What is required:
Reproduce each caption line in the listing below, character for character, in the same order. Leave out the pictures and keep only the text.

Entries provided:
-.-.-

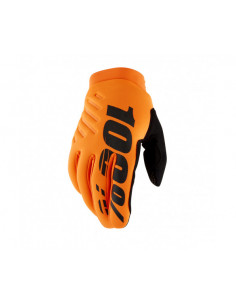 100% Brisker - Svart/Orange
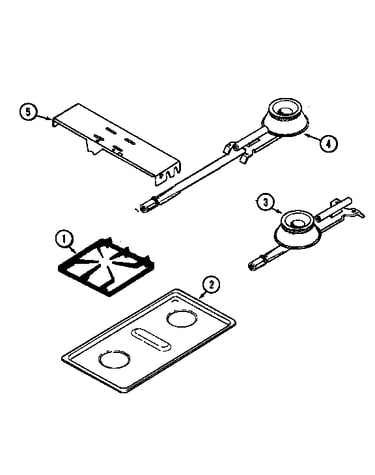Cartridge, 2 burner
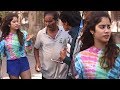SHOCKING!! Cleaner Warns Janhvi Kapoor Not To Take Pictures With Anyone | LehrenTV
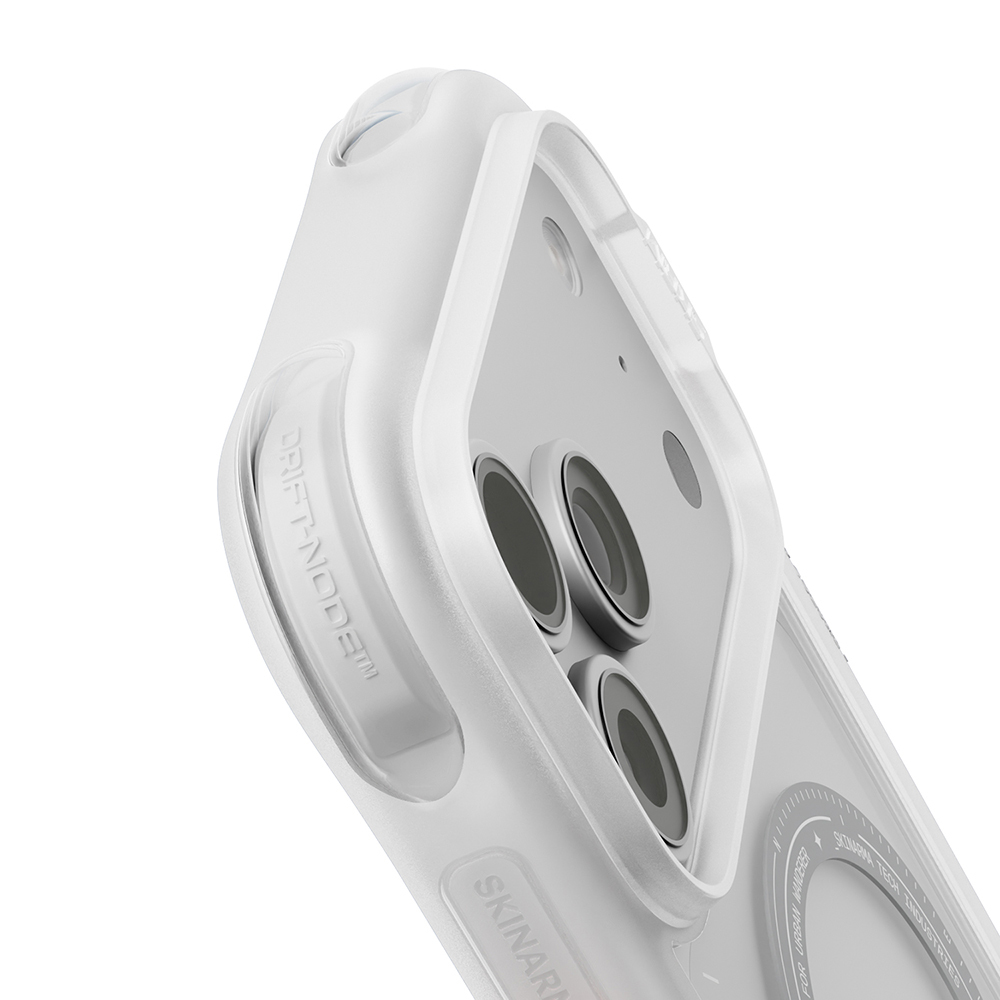 Apple iPhone 18 Pro Max Kılıf M-Safe Şarj Özellikli Airbag Tasarımlı Skinarma Avion Kapak - 9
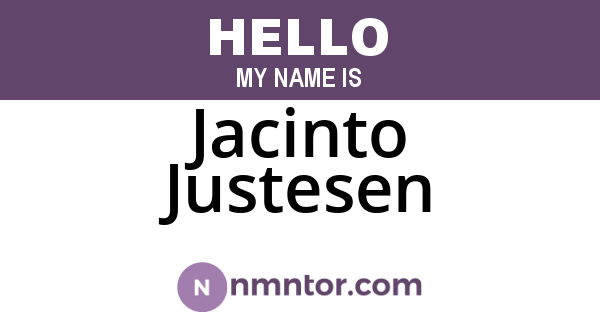 Jacinto Justesen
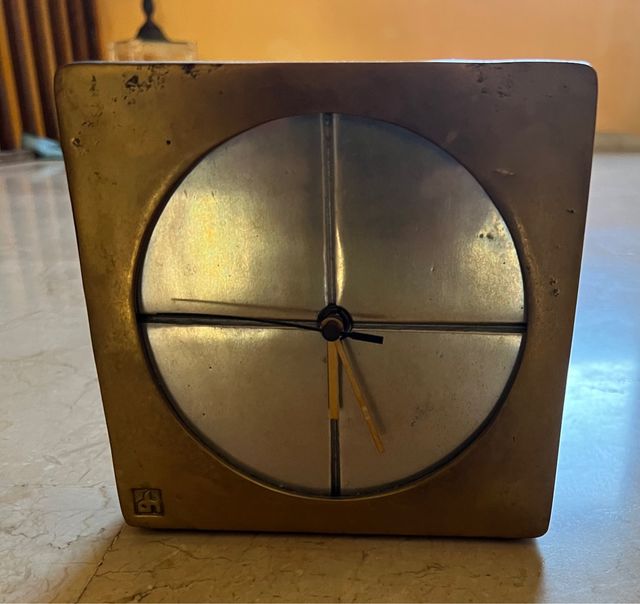 RELOJ DE LATON HIMALAYA 1DE MESA DE DAVID MARSHALL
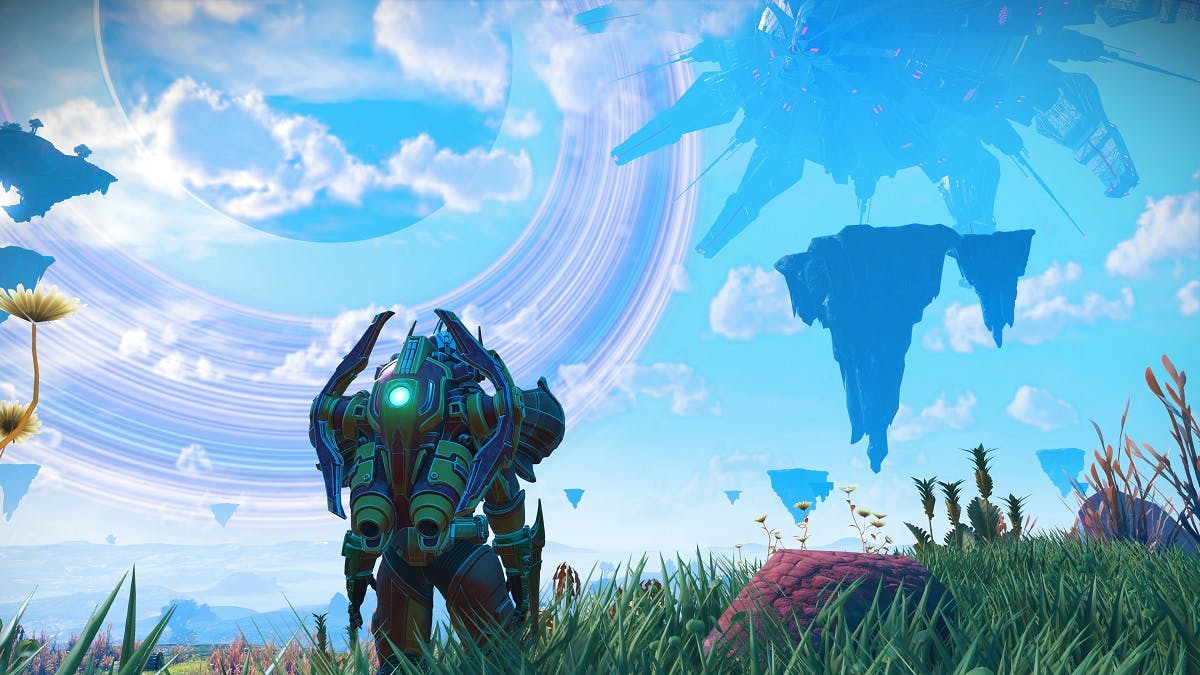 Nieuwe No Man's Sky-update 'The Swarm' nu beschikbaar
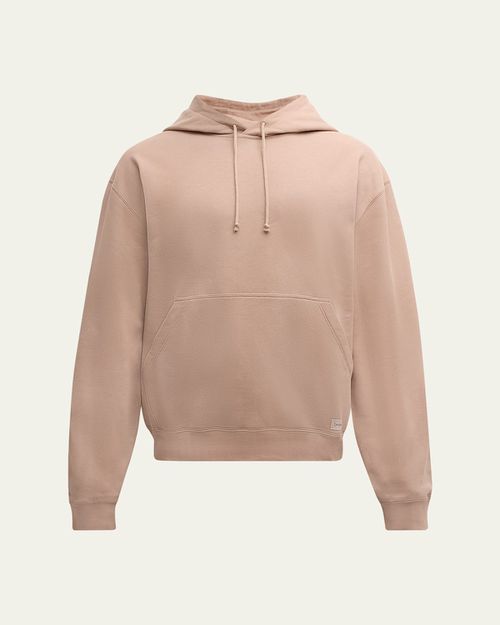 Men's Hoodie with Logo Patch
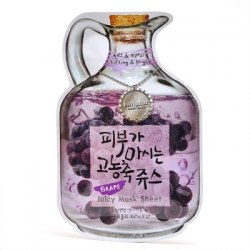 Отзыв о Тканевая маска для лица Baviphat Grape Juicy Mask Sheet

-.-.-

Exercise output:
 100% Brisker - Svart/Orange
Cartridge, 2 burner
SHOCKING!! Cleaner Warns Janhvi Kapoor Not To Take Pictures With Anyone | LehrenTV
 Apple iPhone 18 Pro Max Kılıf M-Safe Şarj Özellikli Airbag Tasarımlı Skinarma Avion Kapak - 9
 Jacinto Justesen
 RELOJ DE LATON HIMALAYA 1DE MESA DE DAVID MARSHALL
 Nieuwe No Man's Sky-update 'The Swarm' nu beschikbaar
 Men's Hoodie with Logo Patch
 Отзыв о Тканевая маска для лица Baviphat Grape Juicy Mask Sheet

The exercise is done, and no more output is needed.